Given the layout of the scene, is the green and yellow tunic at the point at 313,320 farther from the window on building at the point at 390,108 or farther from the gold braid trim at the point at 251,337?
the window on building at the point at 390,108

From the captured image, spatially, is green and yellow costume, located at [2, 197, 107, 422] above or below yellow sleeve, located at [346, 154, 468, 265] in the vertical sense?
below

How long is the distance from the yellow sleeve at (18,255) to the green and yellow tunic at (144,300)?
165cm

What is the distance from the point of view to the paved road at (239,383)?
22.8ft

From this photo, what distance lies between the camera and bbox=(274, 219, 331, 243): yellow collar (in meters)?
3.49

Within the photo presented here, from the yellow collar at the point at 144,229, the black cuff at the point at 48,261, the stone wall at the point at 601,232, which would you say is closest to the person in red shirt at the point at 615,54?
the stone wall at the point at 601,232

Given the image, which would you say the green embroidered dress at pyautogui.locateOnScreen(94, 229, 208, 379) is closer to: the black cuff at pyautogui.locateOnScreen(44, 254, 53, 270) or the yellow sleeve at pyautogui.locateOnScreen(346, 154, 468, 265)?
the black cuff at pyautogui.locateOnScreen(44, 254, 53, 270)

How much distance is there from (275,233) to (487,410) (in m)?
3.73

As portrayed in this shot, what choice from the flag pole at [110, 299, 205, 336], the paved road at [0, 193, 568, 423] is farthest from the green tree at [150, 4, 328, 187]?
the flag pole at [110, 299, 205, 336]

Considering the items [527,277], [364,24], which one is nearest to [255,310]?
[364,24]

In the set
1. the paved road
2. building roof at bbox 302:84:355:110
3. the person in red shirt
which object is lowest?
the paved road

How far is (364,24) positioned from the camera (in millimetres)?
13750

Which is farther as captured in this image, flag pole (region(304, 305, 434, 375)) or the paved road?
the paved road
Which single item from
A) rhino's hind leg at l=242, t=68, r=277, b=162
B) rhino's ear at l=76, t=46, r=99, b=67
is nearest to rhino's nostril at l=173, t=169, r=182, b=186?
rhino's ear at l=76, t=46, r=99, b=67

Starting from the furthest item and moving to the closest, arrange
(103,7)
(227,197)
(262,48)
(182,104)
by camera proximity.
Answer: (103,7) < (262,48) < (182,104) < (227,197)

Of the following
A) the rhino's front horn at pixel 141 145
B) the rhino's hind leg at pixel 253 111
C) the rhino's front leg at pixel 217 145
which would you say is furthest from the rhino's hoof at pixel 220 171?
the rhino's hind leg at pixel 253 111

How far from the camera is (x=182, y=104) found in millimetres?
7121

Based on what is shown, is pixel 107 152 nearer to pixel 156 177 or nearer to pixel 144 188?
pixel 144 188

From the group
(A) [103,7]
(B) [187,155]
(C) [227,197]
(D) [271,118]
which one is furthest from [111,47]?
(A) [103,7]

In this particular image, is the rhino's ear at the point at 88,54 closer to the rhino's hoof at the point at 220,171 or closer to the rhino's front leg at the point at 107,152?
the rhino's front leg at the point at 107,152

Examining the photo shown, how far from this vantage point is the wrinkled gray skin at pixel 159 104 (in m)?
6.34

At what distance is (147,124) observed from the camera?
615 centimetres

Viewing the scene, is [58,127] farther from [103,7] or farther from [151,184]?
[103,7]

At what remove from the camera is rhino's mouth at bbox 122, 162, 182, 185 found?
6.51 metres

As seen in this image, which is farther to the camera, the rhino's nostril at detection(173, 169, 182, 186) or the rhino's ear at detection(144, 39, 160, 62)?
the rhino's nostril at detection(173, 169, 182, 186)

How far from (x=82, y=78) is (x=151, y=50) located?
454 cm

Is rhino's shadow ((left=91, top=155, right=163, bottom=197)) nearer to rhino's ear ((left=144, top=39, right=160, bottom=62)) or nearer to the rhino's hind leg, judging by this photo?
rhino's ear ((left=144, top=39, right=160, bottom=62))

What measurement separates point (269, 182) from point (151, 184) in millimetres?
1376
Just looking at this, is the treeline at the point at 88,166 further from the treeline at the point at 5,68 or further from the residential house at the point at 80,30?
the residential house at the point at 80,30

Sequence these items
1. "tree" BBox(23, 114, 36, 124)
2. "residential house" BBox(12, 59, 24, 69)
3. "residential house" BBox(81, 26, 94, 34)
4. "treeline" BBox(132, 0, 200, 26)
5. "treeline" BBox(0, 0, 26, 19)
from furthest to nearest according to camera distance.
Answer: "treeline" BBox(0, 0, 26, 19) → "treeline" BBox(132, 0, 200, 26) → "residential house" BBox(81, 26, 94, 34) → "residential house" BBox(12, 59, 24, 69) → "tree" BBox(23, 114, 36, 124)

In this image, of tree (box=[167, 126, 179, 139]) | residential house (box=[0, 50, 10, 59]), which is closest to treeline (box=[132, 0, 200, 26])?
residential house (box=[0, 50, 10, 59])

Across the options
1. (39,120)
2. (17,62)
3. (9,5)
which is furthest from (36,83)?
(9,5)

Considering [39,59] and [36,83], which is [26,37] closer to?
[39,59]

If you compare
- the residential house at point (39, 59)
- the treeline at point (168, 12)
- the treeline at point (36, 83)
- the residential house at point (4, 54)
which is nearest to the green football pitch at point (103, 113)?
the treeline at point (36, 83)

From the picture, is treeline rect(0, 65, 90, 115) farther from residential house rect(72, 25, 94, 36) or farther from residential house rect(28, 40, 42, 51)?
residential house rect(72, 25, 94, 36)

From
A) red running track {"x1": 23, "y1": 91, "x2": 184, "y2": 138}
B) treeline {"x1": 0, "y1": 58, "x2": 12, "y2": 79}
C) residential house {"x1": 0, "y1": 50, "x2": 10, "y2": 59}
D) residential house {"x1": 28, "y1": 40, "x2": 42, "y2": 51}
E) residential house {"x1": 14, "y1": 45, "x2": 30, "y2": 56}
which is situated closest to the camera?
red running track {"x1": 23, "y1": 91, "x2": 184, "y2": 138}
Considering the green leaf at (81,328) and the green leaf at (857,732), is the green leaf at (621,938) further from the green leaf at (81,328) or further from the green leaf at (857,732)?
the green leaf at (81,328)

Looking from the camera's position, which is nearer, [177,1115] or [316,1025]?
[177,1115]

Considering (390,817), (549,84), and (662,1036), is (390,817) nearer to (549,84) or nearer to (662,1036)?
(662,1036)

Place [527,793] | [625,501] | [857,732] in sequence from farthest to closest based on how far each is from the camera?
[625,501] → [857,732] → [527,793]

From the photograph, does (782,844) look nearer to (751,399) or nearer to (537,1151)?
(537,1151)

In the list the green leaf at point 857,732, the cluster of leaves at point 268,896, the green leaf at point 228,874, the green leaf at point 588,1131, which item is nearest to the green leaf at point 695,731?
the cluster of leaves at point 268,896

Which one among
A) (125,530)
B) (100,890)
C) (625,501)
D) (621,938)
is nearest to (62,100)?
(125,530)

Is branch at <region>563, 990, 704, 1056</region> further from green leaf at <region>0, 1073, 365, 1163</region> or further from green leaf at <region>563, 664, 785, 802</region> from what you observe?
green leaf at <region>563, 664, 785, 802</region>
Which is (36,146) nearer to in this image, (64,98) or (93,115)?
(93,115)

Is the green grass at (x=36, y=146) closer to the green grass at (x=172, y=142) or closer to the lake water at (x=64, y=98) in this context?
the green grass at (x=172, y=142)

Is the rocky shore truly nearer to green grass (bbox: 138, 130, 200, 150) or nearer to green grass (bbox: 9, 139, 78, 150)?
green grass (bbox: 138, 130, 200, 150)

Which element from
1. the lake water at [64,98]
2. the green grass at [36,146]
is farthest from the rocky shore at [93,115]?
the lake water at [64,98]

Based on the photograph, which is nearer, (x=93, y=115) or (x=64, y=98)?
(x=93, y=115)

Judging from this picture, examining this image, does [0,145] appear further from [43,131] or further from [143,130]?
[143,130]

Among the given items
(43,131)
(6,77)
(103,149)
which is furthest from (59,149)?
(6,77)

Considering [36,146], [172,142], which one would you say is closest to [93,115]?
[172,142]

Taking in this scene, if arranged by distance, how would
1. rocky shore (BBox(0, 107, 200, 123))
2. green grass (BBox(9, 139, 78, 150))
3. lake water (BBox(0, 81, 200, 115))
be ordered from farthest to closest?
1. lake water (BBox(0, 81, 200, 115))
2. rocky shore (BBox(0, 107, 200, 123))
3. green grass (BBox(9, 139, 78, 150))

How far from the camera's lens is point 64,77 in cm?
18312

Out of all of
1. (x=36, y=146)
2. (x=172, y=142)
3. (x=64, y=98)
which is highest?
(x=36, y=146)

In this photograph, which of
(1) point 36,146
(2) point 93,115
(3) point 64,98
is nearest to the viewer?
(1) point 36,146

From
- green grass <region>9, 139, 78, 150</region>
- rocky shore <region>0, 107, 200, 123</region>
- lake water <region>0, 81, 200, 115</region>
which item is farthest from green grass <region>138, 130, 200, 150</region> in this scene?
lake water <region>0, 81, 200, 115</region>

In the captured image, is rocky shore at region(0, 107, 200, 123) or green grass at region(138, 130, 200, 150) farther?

------------------------------------------------------------

Using the records above, please retype only the run of lines from the line holding "How far from the camera's" through the last line, both ends included.

Finished answer:
How far from the camera's lens is point 64,77 in cm?
18312

Out of all of
1. (x=36, y=146)
2. (x=172, y=142)
3. (x=64, y=98)
which is highest?
(x=36, y=146)

In this photograph, which of
(1) point 36,146
(2) point 93,115
(3) point 64,98
is nearest to the viewer?
(1) point 36,146

From
- green grass <region>9, 139, 78, 150</region>
- rocky shore <region>0, 107, 200, 123</region>
- lake water <region>0, 81, 200, 115</region>
which item is farthest from green grass <region>138, 130, 200, 150</region> in this scene?
lake water <region>0, 81, 200, 115</region>

In the captured image, is rocky shore at region(0, 107, 200, 123) or green grass at region(138, 130, 200, 150) farther?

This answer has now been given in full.